The dunes are fun to play on too...just expect to be finding sand in different places for about the next week or so (or indefinitely in your camping gear). This is me taking a nice spread-eagle leap off the top of one of the steep-sided dunes...I highly recommend this. (MLK)

As you can see from this sign...the dunes shift regularly. (MLK)

Like I said...huge! (MLK)

Bailey and I enjoying the view. The others from our group are on top of High Dune in the distance. (MLK)

We had an afternoon thunderstorm our first day there, but then the sky cleared beautifully and gave us the most incredible light on the dunes for sunset. Maciej kept saying how we should show people the pictures and tell them we took a trip to Northern Africa. (MLK)

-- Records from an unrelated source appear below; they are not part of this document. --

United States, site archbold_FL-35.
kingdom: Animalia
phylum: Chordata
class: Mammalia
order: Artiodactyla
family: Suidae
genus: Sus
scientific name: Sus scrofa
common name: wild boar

The next day, we drove north in the valley to the small town of Crestone, right at the foot of the mountains. We were using the trail here to access a high-alpine lake and 2 fourteeners.

The Willow Creek's quite steep climbing around 4000 feet in just over 4 miles...and with heavy packs on, that can get exhausting. It is a beautiful hike though.

Columbines! (MLK)

Looking back at where we came from...Crestone is the faint town on the valley floor in the center (above and slight to the right of the big green clearing). As I said...steep hike.

This bighorn sheep hung around us for quite some time.

Willow Lake with it's waterfall. This was a spectacular area up here, though it was infested with other backpackers.

We had another brilliant show for sunset.

OK, these pictures are now from a different weekend. Having a Sangre de Cristo theme this summer, in large part because I was down in New Mexico, we decided to go climb Mt. Lindsey, a 14er. This is a picture of the valley we used for access and the massive Blanca Peak glowing in the sunrise light.

Mt. Lindsey's false summit. Missy and I ended up hanging back at around 13,000 feet. She was happy to have made it that far and didn't want to mess with the intimidating looking Mt. Lindsey.

In the distance here you can see the peaks near where we were at Willow Lake: Kit Carson and Challenger Point, as well as the Crestones. This was taken near the top of the Iron Nipple, a 13er near Mt. Lindsey. I took a nice scramble up this mostly because I wanted to say I had climbed the Iron Nipple, which is just a hilarious name! This is some nice exposure though...a tumble here would have landed me about a thousand feet below.

The point of the Iron Nipple summit.

Blanca massif from the Iron Nipple. Blanca is enormous and was a very holy mountain to the Native Americans living in the area.

From yet another weekend excursion: main street of Cripple Creek, CO. An old mining town which has now embraced the casino business. It's an interesting place, especially considering it was once going to be the capital of the state (and it is at 8,000 something feet!).

Three of the casinos in Cripple Creek. They have done a great job preserving the old western-expansion era buildings. The town has an awesome feel to you've stumbled into the old west (except for the cars).

11-Mile Reservoir, revisited. Missy and I love it here, so we decided to come back (the same weekend we went to Cripple Creek). Once again, we lucked out with the lighting at sunset.

We also took a nice hike around part of the reservoir this time...venturing significantly further than we had before. This area is incredible.

The camping was alright, though we had a pretty nasty storm...

and I managed to snag a shot of lightening, without even messing with the exposure time! After a really terrifying experience with lightening in the mountains earlier in the summer, I dragged Missy and Bailey back to the car for shelter while the storm blew over. From the safety of the car, we were treated to an incredible show! I figure that the closest strike was within about a quarter mile or so...pretty incredible showing of nature's power!